Alright, Chacha's DVD option seems to be the way to go. tested and proven to work plus dvd players are really cheap now a days. thanks Chacha.

what i tried.
thumb drive - avi, mp4, mov, files only see's avi but "cannot play"
external hard drive - couldn't even find the file
external hard drive with its own power source - "unknown usb device"
iPhone 6s - "unknown usb device"

I also emailed epson and am waiting for response. will let you all know if they have anything helpful. but after Ghost's and Chacha's responses doesn't look like we are going to get the results we want.

108 you at least have the wireless option going for you also. but dvd sounds like the most practical, cheapest and safest route to go. 

thanks all for the responses you all are why I decided to finally join and help. this site is great glad i found it


----------



## yeah108 (Sep 22, 2010)

Thanks everyone for the feedback. I'm glad I wasn't the only one encountering these problems. Surely there's got to be a projector that's a reasonable price and can accommodate USB direct projection with more video options but I'm still struggling to find one. It's very disheartening :-/ Guess I'll be returning the projector tomorrow


----------



## lovbyts (Oct 4, 2015)

chachabella said:


> This has been my experience as well. I finally gave up and went to buy a really cheap dvd player to play from because I refuse to leave any of our computers out on the porch unattended.


As for leaving anything on the porch I am using this option. http://www.harborfreight.com/wireless-security-alert-system-62447.html






$12
It's a wireless IR sensor and the alarm goes inside the house. I have been using it for over a year by my gate and moved it to the porch to protect my projector and DVD player.

As for projectors I have had great luck with ebay, especially Mitsubishi XD205R. I run them on low power and got 3 so far for under $40 including shipping. No spots, work perfect. I have not tried USB, only Svideo, RCA and computer cable.


----------



## Rob_Raz (Sep 16, 2012)

lovbyts said:


> As for leaving anything on the porch I am using this option. http://www.harborfreight.com/wireless-security-alert-system-62447.html
> View attachment 263659
> $12
> It's a wireless IR sensor and the alarm goes inside the house. I have been using it for over a year by my gate and moved it to the porch to protect my projector and DVD player.
> ...



So you are the one I am losing all the auctions to!!!!  I have one Mitsu XD500U and have been trying to add some more. They work really well for projections and have a very nice picture.


----------



## lovbyts (Oct 4, 2015)

Rob_Raz said:


> So you are the one I am losing all the auctions to!!!!  I have one Mitsu XD500U and have been trying to add some more. They work really well for projections and have a very nice picture.

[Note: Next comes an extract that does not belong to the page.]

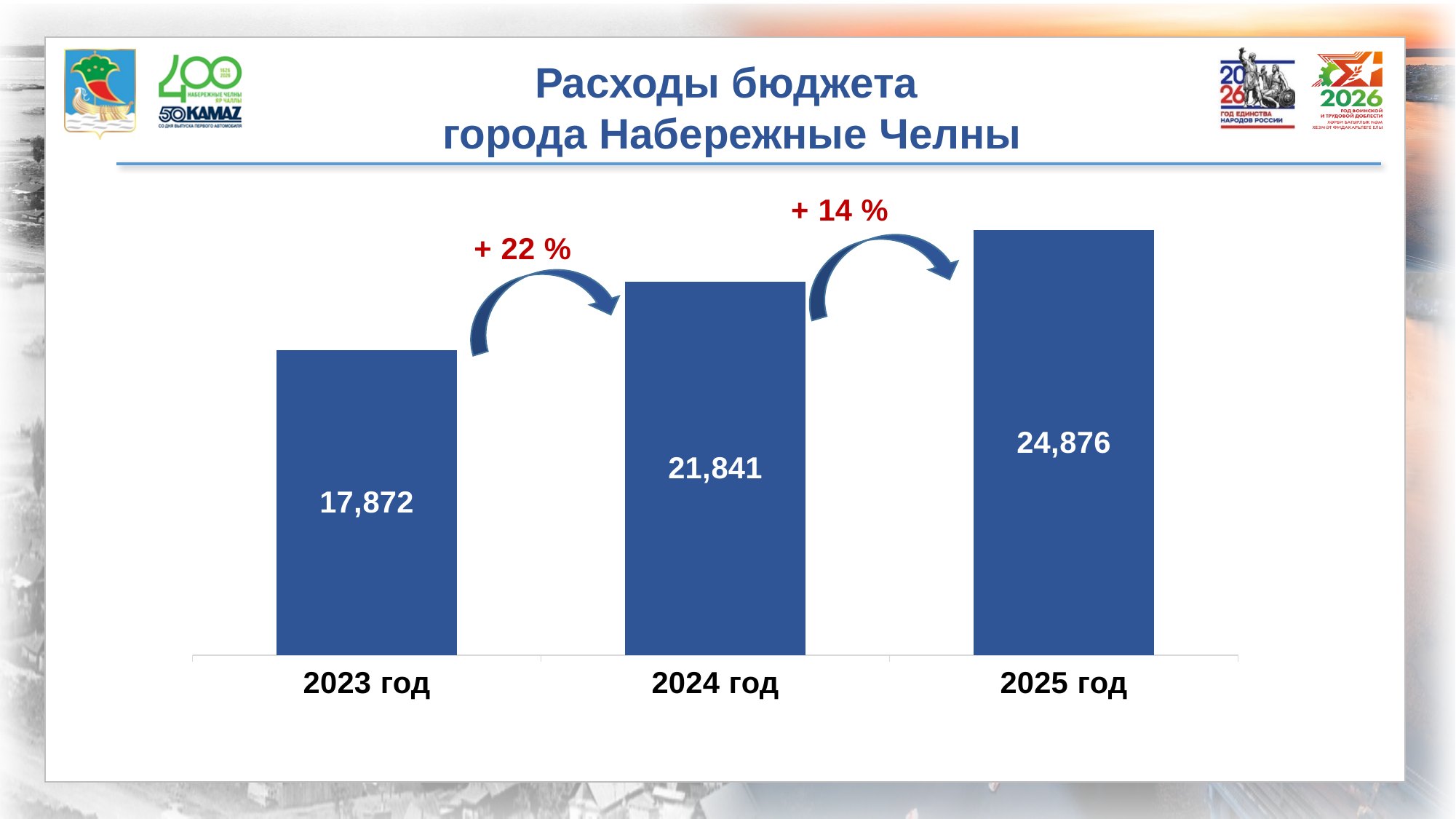
What is the value for 2025 год? 24,876 Which year has the lowest value? 2023 год What percentage increase is shown between 2023 год and 2024 год? + 22 % What is the difference between the values for 2024 год and 2023 год? 3,969 What is the value for 2024 год? 21,841 How many bars are shown in the chart? 3 Which year has the highest value? 2025 год What is the difference between the values for 2025 год and 2024 год? 3,035 Do the values rise or fall from 2023 год to 2025 год? Rise What is the value for 2023 год? 17,872 Which is larger, the value for 2023 год or the value for 2025 год? 2025 год What kind of chart is shown on the slide? Bar chart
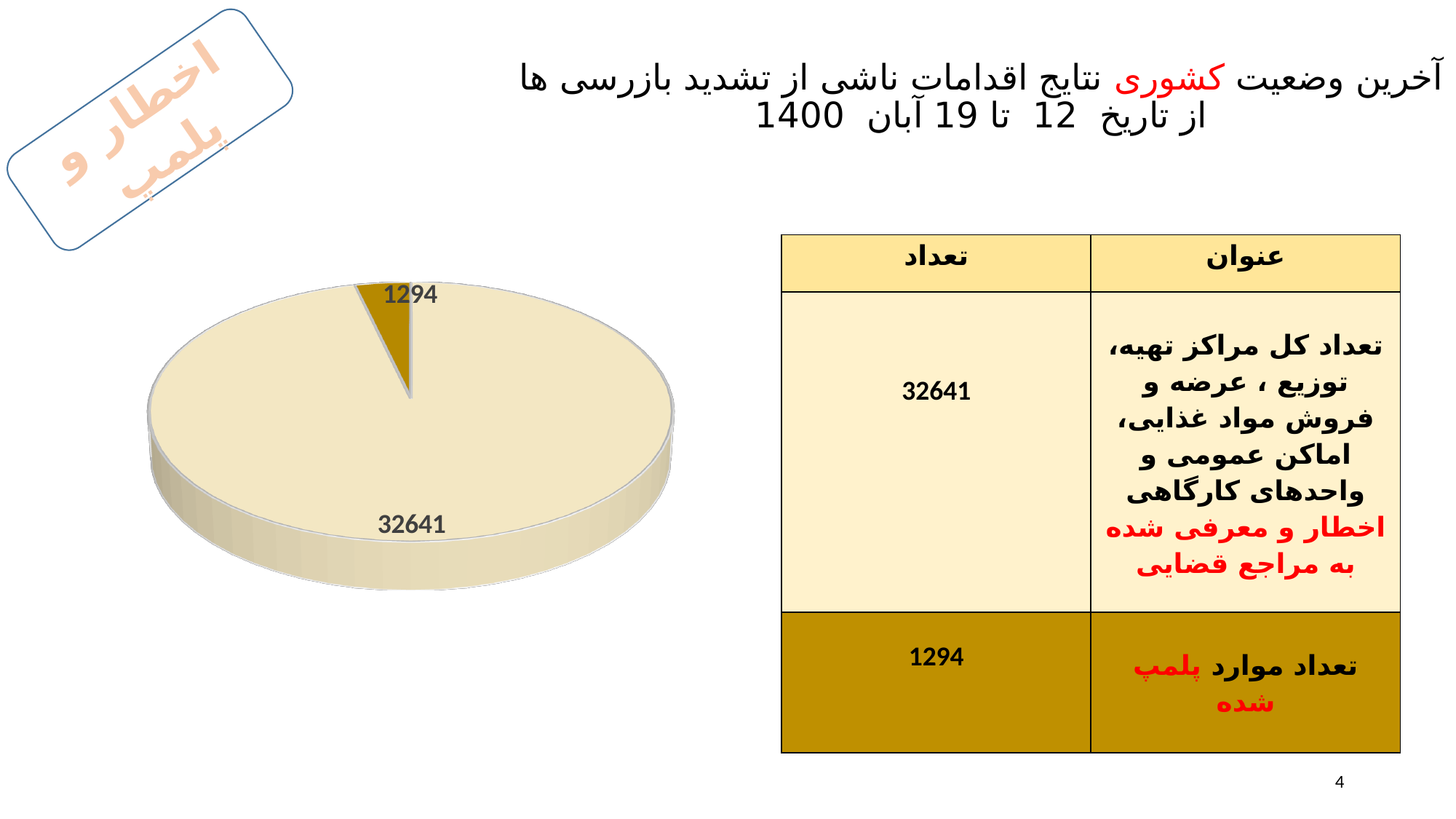
What share of the pie does the slice labelled 1294 represent? 3.8% According to the table next to the pie chart, what value is given for تعداد موارد پلمپ شده? 1294 What is the total of the two slices in the pie chart? 33935 How many slices does the pie chart have? 2 What is the difference between the two slice values in the pie chart? 31347 What is the value of the smaller slice of the pie chart? 1294 Which slice of the pie chart is the smallest? 1294 Is the slice labelled 32641 larger or smaller than the slice labelled 1294? larger Which slice of the pie chart is the largest? 32641 What is the value of the larger slice of the pie chart? 32641 What kind of chart is shown on the slide? pie chart What colour is the smaller slice (1294) of the pie chart? dark gold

LOL, I doubt it because I lost plenty of them and the last couple I actually bought directly without an auction. I had bought 2 from the same seller and emailed him after winning the first one to wait a couple of days before shipping in case I won the 2nd auction to save himself some shipping cost. After that I was able to purchase directly for the same price. After I told him what I was using it for he offered me one of the projects with white spots for under $10 shipped or another Mitsubishi XD205R for $18 shipped. I told him no... $25. lol I figured that is still VERY cheap.

Yeah I am happy with the picture quality also and ease of use. I have not tried the USB connection, only RCA, Svideo and VGA.


----------



## chachabella (Jul 3, 2013)

lovbyts said:


> As for leaving anything on the porch I am using this option. http://www.harborfreight.com/wireless-security-alert-system-62447.html
> View attachment 263659
> $12
> It's a wireless IR sensor and the alarm goes inside the house. I have been using it for over a year by my gate and moved it to the porch to protect my projector and DVD player.


Great Idea. I used to have one of these next to my step-daughters window, when she said she constantly saw a man outside, after we got married and moved into a new house. Turns out she was just looking for attention... and the squirrels setting it off constantly pissed me off. So I threw it into a drawer and forgot about it!


----------



## Techster (Mar 2, 2011)

a great alternative to a computer is connecting the Raspberry Pi. It can be used to run your video to your projector, you put the video on a USB and connect to the Pi which is connected to the projector. See the following post by Hooked_on_Scares - I have my Pi running an atmosfear fx video in HDMI resolution - it works great - the program for the Pi is called pipresents.
http://www.halloweenforum.com/halloween-props/139440-triggerable-video-how.html


----------



## lovbyts (Oct 4, 2015)

Techster said:


> a great alternative to a computer is connecting the Raspberry Pi. It can be used to run your video to your projector, you put the video on a USB and connect to the Pi which is connected to the projector. See the following post by Hooked_on_Scares - I have my Pi running an atmosfear fx video in HDMI resolution - it works great - the program for the Pi is called pipresents.
> http://www.halloweenforum.com/halloween-props/139440-triggerable-video-how.html


I'm using inexpensive dvd players. Most $50 DVD players now days play a wide variety of video formats without a problem. The newest one I am using is at least 3 years old.


----------